По дороге в контору он злился на Фей Осборн. Его удивляло, как появление одного предмета, в данном случае это была книга, так ясно высветило разницу в их характерах. До последних событий он прекрасно относился к Фей и считал их дружбу вполне гармоничной. Они придерживались клише: мы созданы друг для друга. Недавно, а точнее, вчера ночью и сегодня утром, его уверенность поколебалась.
Майк Барретт задумался над их с Фей отношениями. Она любила его или, вернее, думала, что любит, но, скорее всего, она никогда не полюбит ни одного мужчину, кроме своего отца. После множества ошибок с другими мужчинами Фей в конце концов остановила свой выбор на Майке Барретте. Она считала, что может подарить ему свою привязанность (даже в минуты самой неистовой страсти это была не любовь, а привязанность), что Барретт лучше других подходит на роль ее мужа. Что касается самого Майка, то он тоже любил ее или думал, что любит. Наверное, потому что его предыдущие романы и увлечения оказывались мимолетными и не приносили удовлетворения, Фей нравилась ему больше, чем другие женщины. Еще ему нравилось то, что олицетворяла собой Фей Осборн: положение в обществе, воспитание, богатство, — тех золотых тельцов, перед которыми он еще совсем недавно преклонялся.

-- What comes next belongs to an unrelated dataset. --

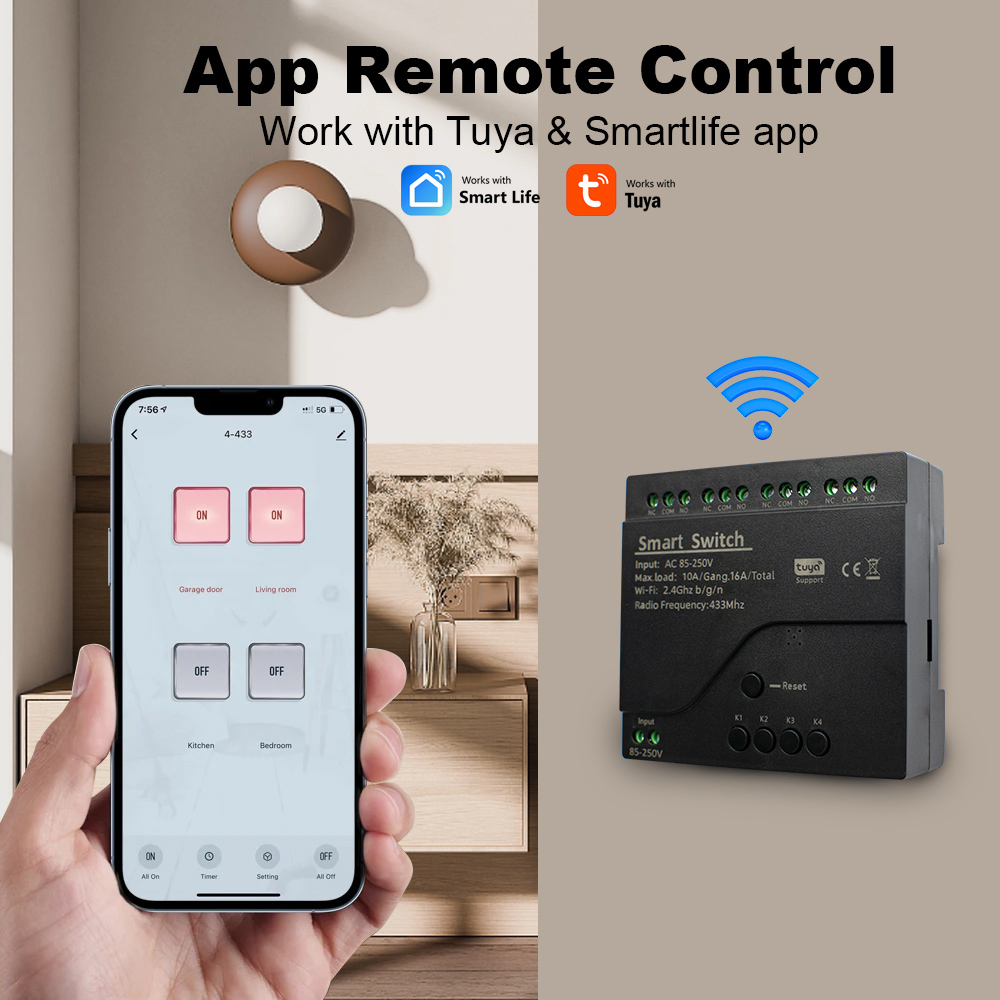 Tuya 4CH WiFi Smart Switch Rel - Home Automation System Diy recension och pris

Странно, думал он, книга Джадвея, в которой большинство людей видит только образец эротической литературы, стала для него таким мощным прожектором. С его помощью Майк заглянул себе в душу и в безжалостном свете увидел истину. Что касается Фей, то прожектор этот впервые высветил ее неспособность дарить любовь. Не сумев принять правду, она назвала этот прожектор отвратительным и искажающим. В отношении самого себя Барретт обнаружил, что искал в Фей не любовь, а успех. Прожектор осветил ужасную правду и показал, что цели, к которым он стремился в жизни, были пустыми и, достигнув их, он не обретет никакого утешения в старости. В отличие от Фей он мог взглянуть правде в лицо, но пока еще не был готов действовать так, как требовала эта правда.